Le courrier du directeur général des services de la mairie du 12 mai 2017 informant les époux E F de la radiation de leurs enfants du service de garderie ne comporte aucune motivation.
Le maire ne délivre aucun document concernant l’intervention invoquée de la police municipale de la gendarmerie, ni les motifs qu’il invoque de l’exclusion des enfants de la garderie et de la cantine.
La cour ne trouve pas dans les débats la preuve certaine d’un comportement de mauvais voisinage imputable à la famille E F de nature à fonder la résiliation du bail et l’expulsion des lieux.
La résiliation prononcée par le premier juge avec l’exécution provisoire, et le départ effectif des locataires appelants, fondent leurs prétentions à la réparation d’un préjudice qu’il convient d’évaluer dans le contexte de la situation de litige de voisinage dont les responsabilités sont difficiles à établir à la somme de 2000 € de dommages-intérêts.
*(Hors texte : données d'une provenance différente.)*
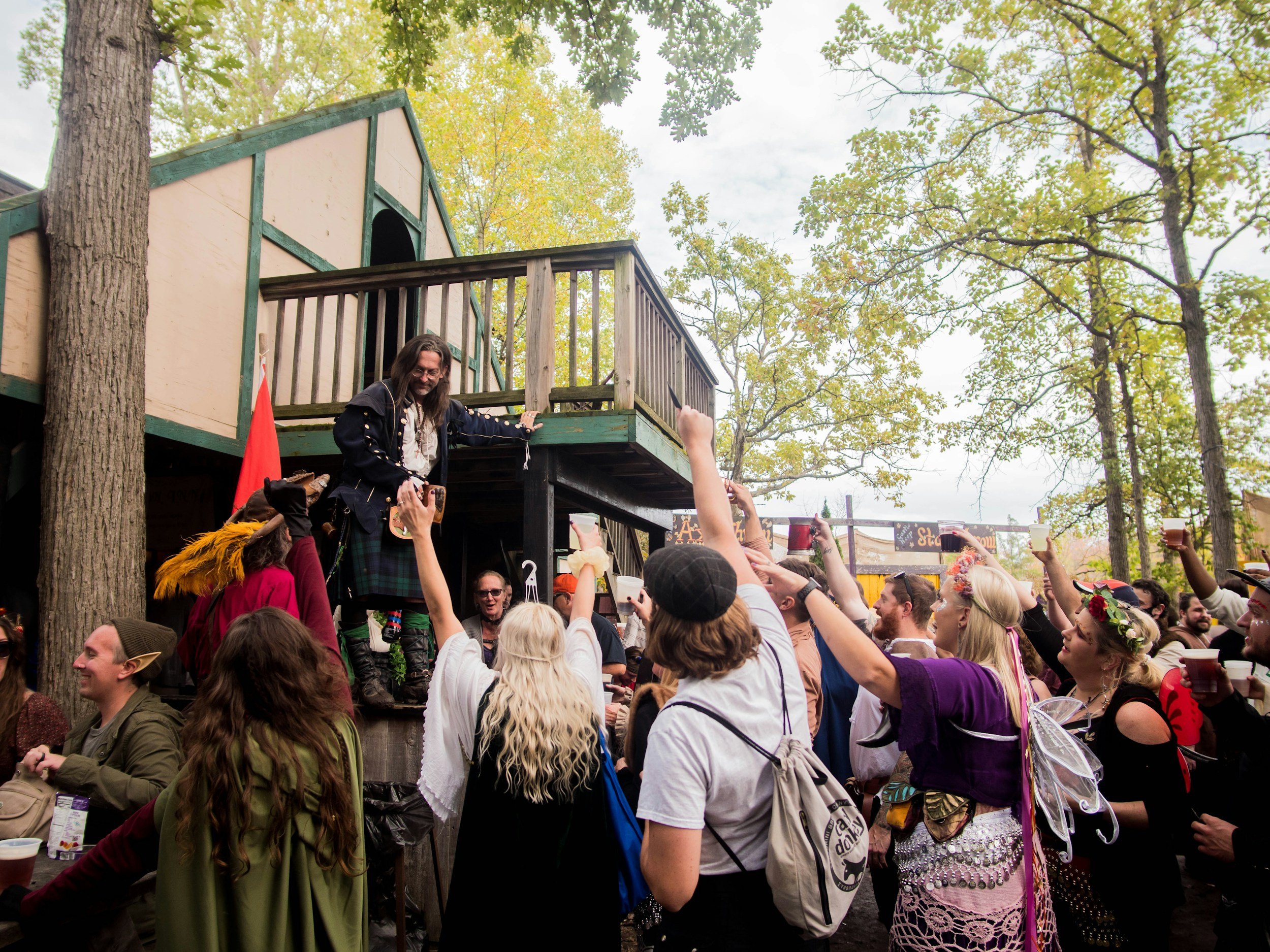 a crowd gathered at a renaissance festival, cheering with their hands raised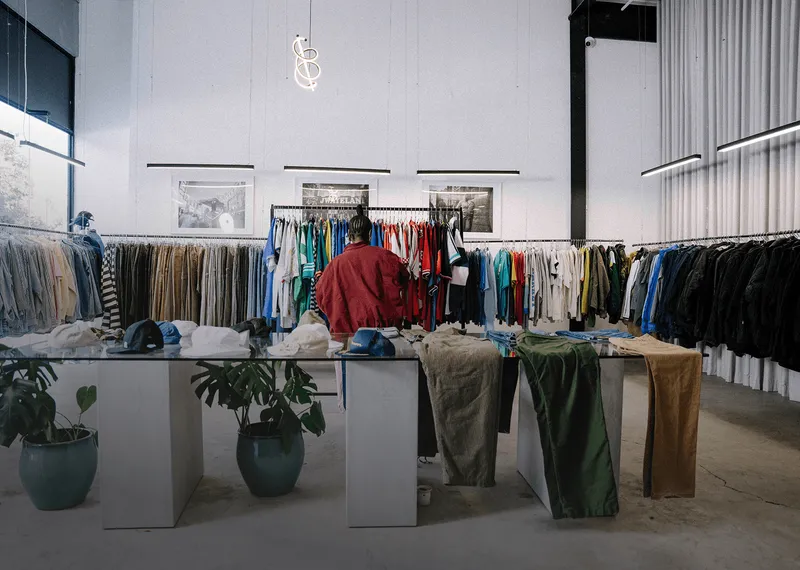Customer browsing clothing racks in a modern retail store.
Il ne s’agit pas d’une demande nouvelle au sens des dispositions des articles 564 à 566 du code de procédure civile, alors qu’elle tend aux mêmes fins que celles soumises au premier juge, qu’elle en est l’accessoire et la conséquence.
Après compensation avec le solde de tout compte de créance du bailleur dans le montant n’est pas critiqué pour 743,14 €, il conviendra de condamner le bailleur au paiement de la somme de 2000 ' 743,14 = 1256,86 €.
Il n’est pas inéquitable de laisser à la charge de chacune des parties les frais non remboursables exposés dans l’instance d’appel.
L’office public de l’Habitat audois supportera les dépens de première instance et d’appel.
PAR CES MOTIFS
La cour, statuant par arrêt contradictoire, par mise à disposition au greffe ;
Infirme le jugement rendu le 11 février 2019 par le tribunal d’instance de Narbonne ;
Dit n’y avoir lieu à résiliation du bail, et constate le départ des lieux effectif des locataires ;
Condamne l’office public de l’Habitat audois à payer à X et I E F la somme de 1256,86 € ;
Dit n’y avoir lieu à l’application de l’article 700 du code de procédure civile ;
Condamne l’office public de l’Habitat audois aux dépens de première instance et d’appel.